Daha rahmine düştüğü ilk andan itibaren seni hisseden benimseyen, doğduğun anda acısını yorgunluğunu unutup hoş geldin diye hayran hayran bakan. Yemeğini, suyunu , sevgisini eksik etmeyen… ANNE…
Başına bir hal gelmesin diye sarıp sarmalayan sadece sana değil tüm aileye kol kanat geren, geleceğinin en iyisini nasıl sağlamak derdinden geceleri uykularını bir sağa bir sola dönerek yarım yamalak tamamlayan, yaptığın tüm yanlışlara rağmen seninle olmaktan gururlanmaktan vazgeçmeyen.. BABA…
Evet anne baba tarifi en kısa ifadesiyle sanırım tanımlama için yeterli.

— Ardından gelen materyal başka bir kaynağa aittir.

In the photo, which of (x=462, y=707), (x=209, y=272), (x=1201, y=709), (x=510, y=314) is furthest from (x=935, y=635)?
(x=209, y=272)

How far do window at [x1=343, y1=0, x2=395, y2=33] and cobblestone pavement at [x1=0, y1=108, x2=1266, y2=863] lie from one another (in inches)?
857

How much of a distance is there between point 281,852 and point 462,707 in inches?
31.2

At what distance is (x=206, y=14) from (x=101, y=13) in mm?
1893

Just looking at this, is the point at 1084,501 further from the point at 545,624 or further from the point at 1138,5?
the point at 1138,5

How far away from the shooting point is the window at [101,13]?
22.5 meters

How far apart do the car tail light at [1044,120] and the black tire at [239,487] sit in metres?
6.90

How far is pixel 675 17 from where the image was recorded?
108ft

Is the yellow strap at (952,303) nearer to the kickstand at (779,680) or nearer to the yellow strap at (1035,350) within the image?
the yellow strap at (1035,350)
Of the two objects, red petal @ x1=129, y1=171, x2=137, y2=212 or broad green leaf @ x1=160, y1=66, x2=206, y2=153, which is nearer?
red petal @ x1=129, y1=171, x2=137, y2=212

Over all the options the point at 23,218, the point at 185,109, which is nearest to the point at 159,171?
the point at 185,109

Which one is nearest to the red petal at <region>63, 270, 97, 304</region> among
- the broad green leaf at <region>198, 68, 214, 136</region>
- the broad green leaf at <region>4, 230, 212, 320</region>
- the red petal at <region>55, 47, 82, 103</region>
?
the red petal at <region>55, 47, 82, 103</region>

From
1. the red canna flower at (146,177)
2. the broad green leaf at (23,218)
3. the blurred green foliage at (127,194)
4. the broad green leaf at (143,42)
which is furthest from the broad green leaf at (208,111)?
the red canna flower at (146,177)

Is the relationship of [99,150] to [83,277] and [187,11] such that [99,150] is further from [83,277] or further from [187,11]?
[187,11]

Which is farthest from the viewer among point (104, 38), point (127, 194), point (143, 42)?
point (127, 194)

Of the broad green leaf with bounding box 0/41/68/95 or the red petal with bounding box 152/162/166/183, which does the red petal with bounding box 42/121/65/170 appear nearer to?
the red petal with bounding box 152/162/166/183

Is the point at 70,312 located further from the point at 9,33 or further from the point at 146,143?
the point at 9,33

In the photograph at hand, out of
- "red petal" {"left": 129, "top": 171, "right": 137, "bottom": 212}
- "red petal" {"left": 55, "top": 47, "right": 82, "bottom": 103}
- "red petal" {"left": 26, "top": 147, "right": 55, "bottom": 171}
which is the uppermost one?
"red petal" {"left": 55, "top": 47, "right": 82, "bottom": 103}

Neden mi yazıyorum bunları? Otuz yılına yaklaştığım meslek hayatımda bugün ilk defa verilen cezanın bir adama az geldiğini , gözümü kırpmadan o adamı vurabileceğimi hissettim, görevli olduğum duruşma salonunda sanığın yaptığı savunması karşısında…
Olay yerinin, mesleklerin, eğitim durumlarının hatta isimlerin hiçbir önemi yok. 16 yaşında lise öğrencisi, okulundaki rehberlik hocasına iki seneyi geçkin bir süredir babası tarafından tecavüze uğradığını, annesine defalarca bu durumu anlatmasına rağmen annesi tarafından yalancılıkla itham edildiğini, intiharı düşündüğünü , yaşama hevesini KAYBETTİĞİNİ anlatmış. İyi ki gençleri, çocukları kendi evlatları gibi dinleyen duyarlı hocalar var. Allah onların eksikliğini hissettirmesin. Rehberlik hocası bu durumu önce emniyete sonra da milli eğitime rapor hazırlayarak bildirdi.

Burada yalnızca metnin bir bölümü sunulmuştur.